Most of us in the trade have seen the Pentax Q7 camera - but sometimes we have failed to see it in it's true light. It is a tiny little studio camera - for tiny little studios.
Like most cameras, it has a number of white balance points - so you can adapt it to any sort of constant light source. Unlike many really tiny cameras, it has a standard hot shoe connector on top - so you can trigger studio strobes through a PC cord or a radio trigger.
It has controls that can be accessed easily from the outside - and a logical arrangement of them. It takes the standard SD cards. It has a an adequate battery.
And it is bright yellow. An important feature - this is a camera that cheers you up. You can ignore some of the funny features like the dial on the front that give you four colour looks. Unless you love one of them.
As the sensor is small, the interchangeable lenses of the system can have a short focal length for their angular coverage. Result? Great depth of field. Print to A4 and you'll be delighted with the results. Remember this camera has RAW so you might even opt to go bigger.
Now combining this clever little camera with a Cullman Copter tripod - or any of the Cullmann tabletop kits - means you have the core of a great tiny studio. Add a set of three lights from ( Gasp!) IKEA - the ones on gooseneck stands - and go to your local newsagent for several big sheets of drawing board. Get white, black and grey.

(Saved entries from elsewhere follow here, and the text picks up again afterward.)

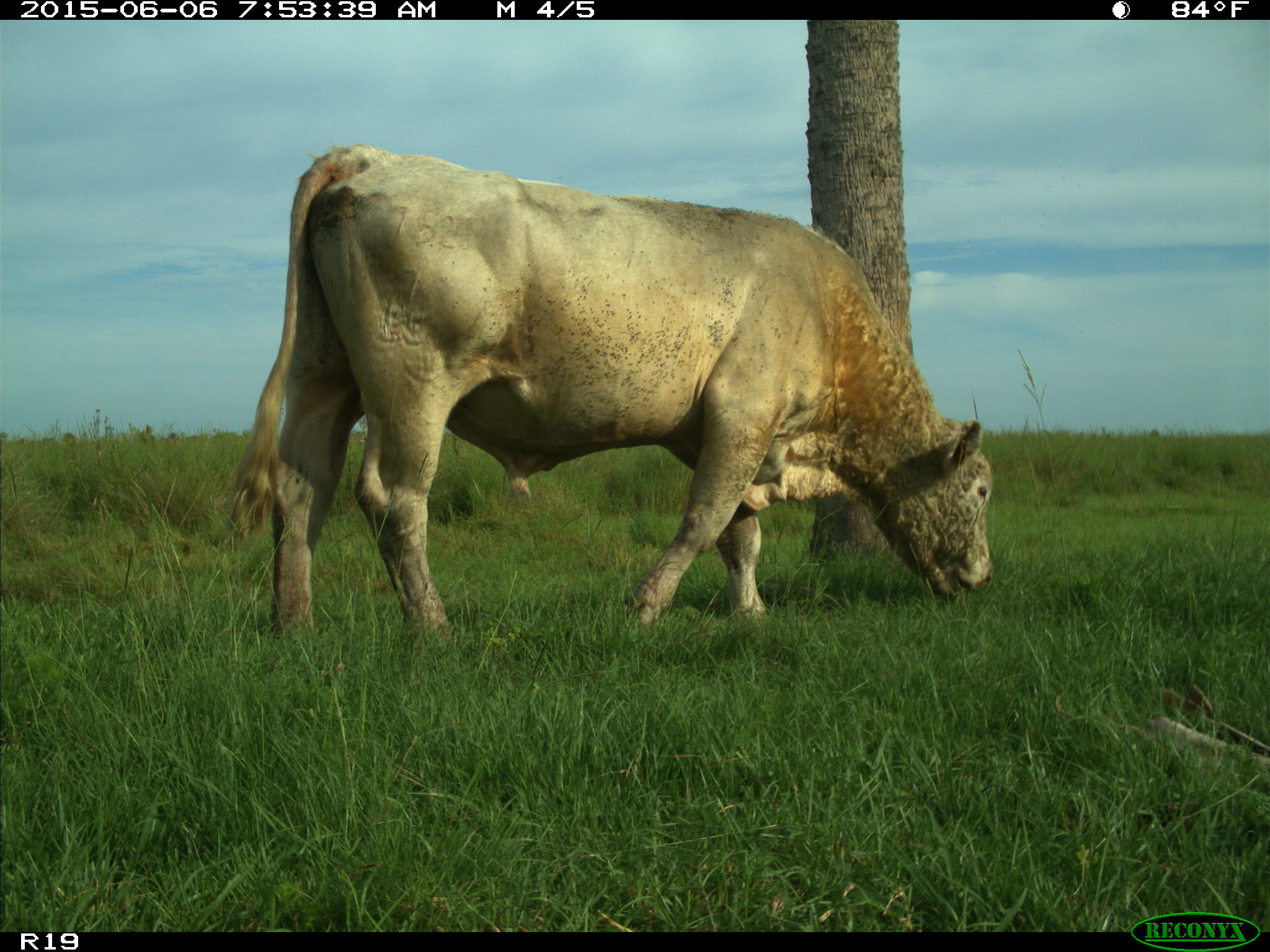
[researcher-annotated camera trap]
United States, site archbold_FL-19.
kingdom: Animalia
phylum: Chordata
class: Mammalia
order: Artiodactyla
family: Bovidae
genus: Bos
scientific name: Bos taurus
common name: domestic cow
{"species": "Bos taurus (domestic cow)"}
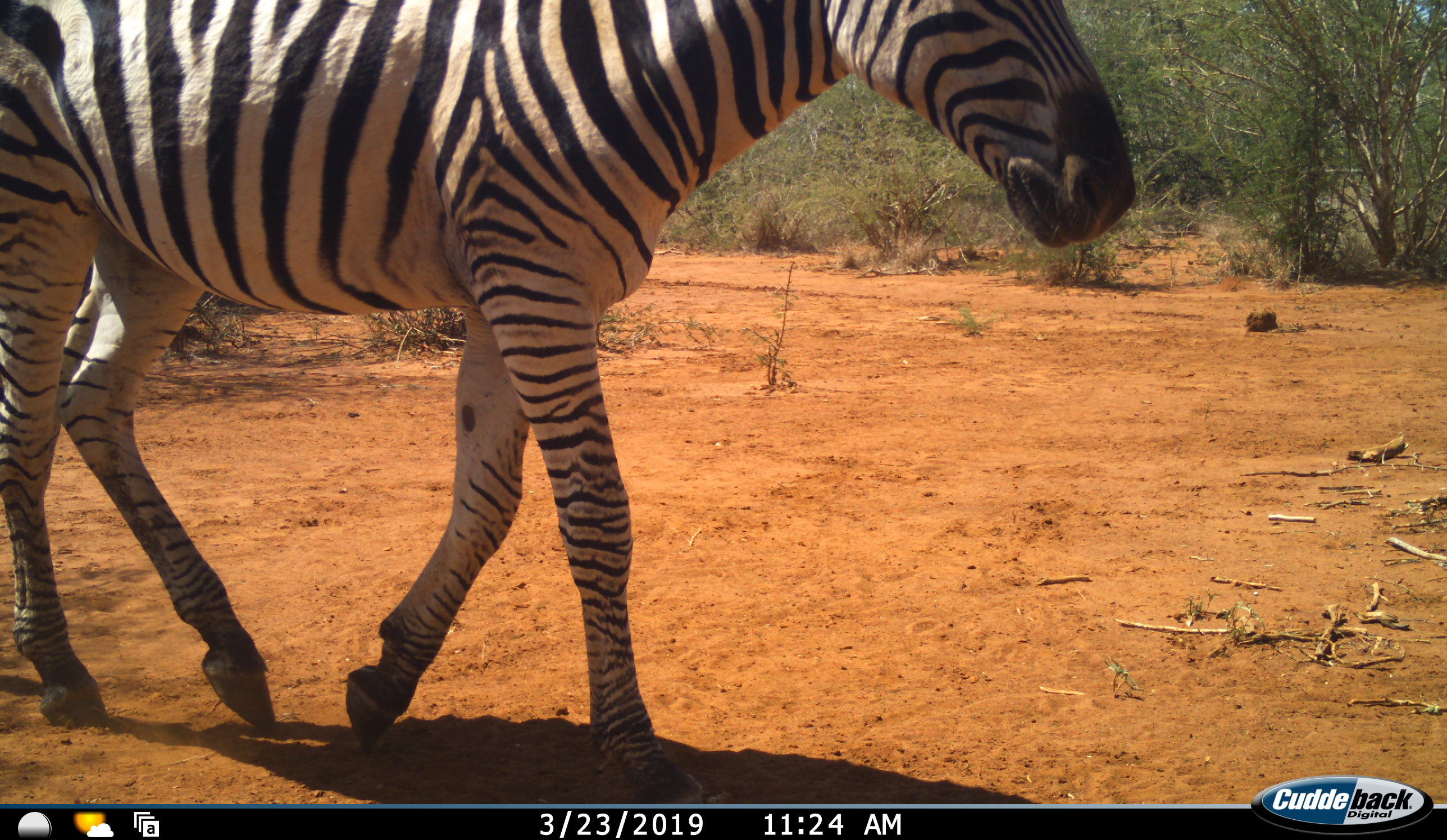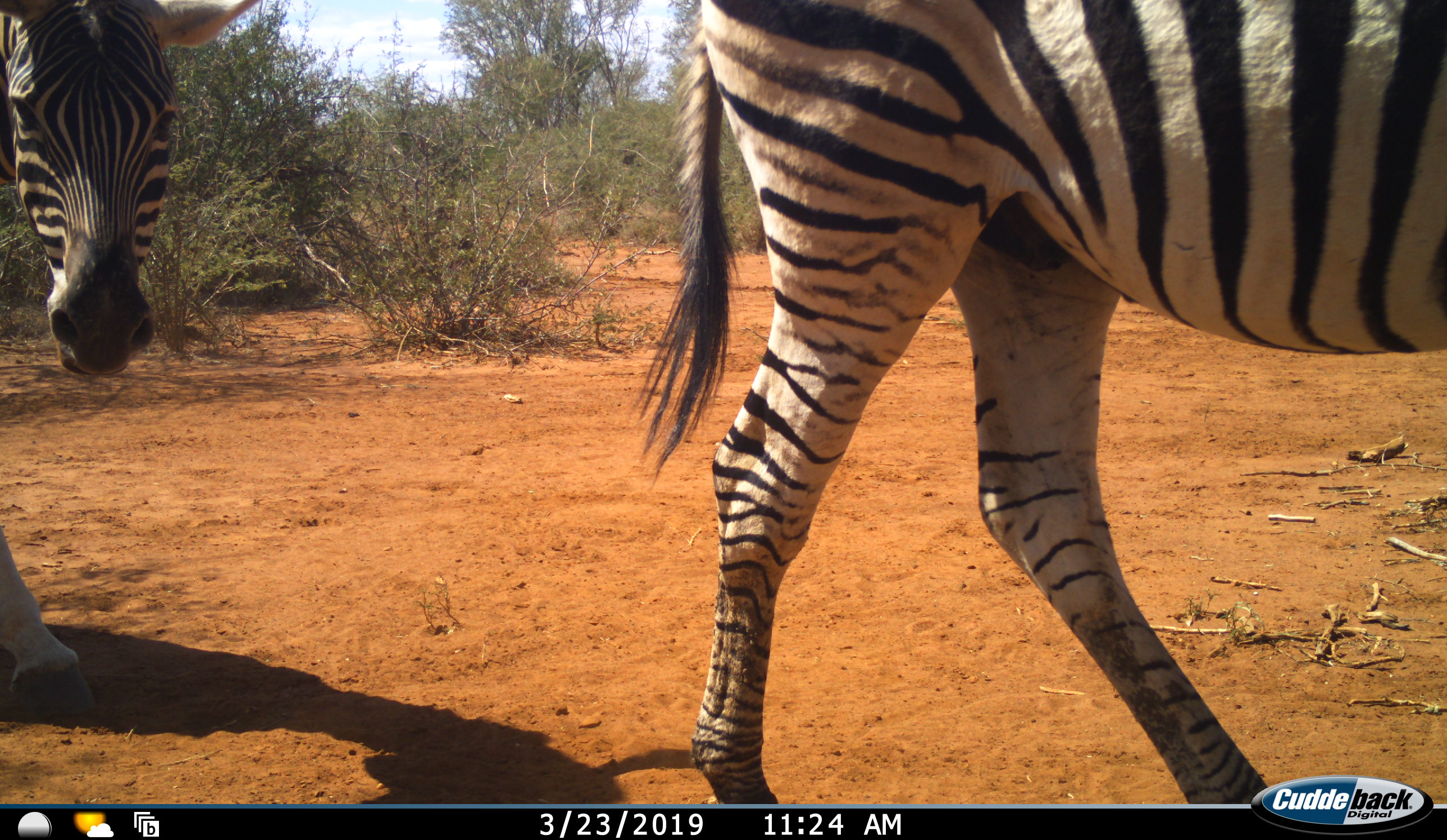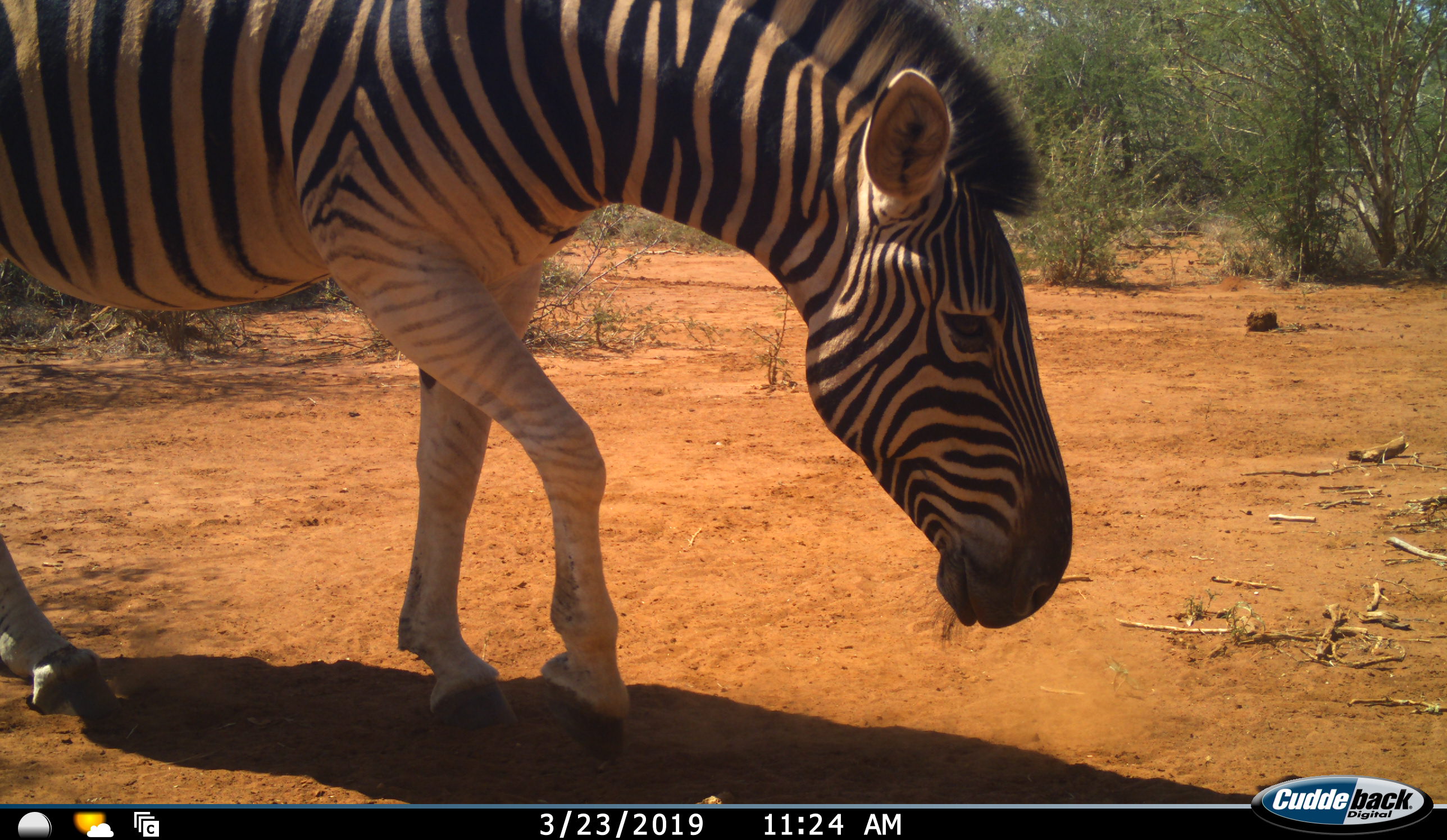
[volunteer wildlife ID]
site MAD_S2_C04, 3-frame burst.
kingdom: Animalia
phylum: Chordata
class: Mammalia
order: Perissodactyla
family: Equidae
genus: Equus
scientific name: Equus quagga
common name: plains zebra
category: zebraplains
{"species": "zebraplains (plains zebra) (Equus quagga)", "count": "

Find yourself a table, some books to prop the backboard sheet up with, and light up! You have a great start to a tabletop business. Those terrific little Pentax binoculars are taken with the Q7 Pentax.
The reason this post concentrates on the small is because of a conversation with another photographer on the weekend who admired my full-size studio but bemoaned the fact that his housing agents wouldn't let him have the same sort of structure in his flat. Well, if your studio folds up into a suitcase you can snap your fingers at the agents - art can succeed in spite of space.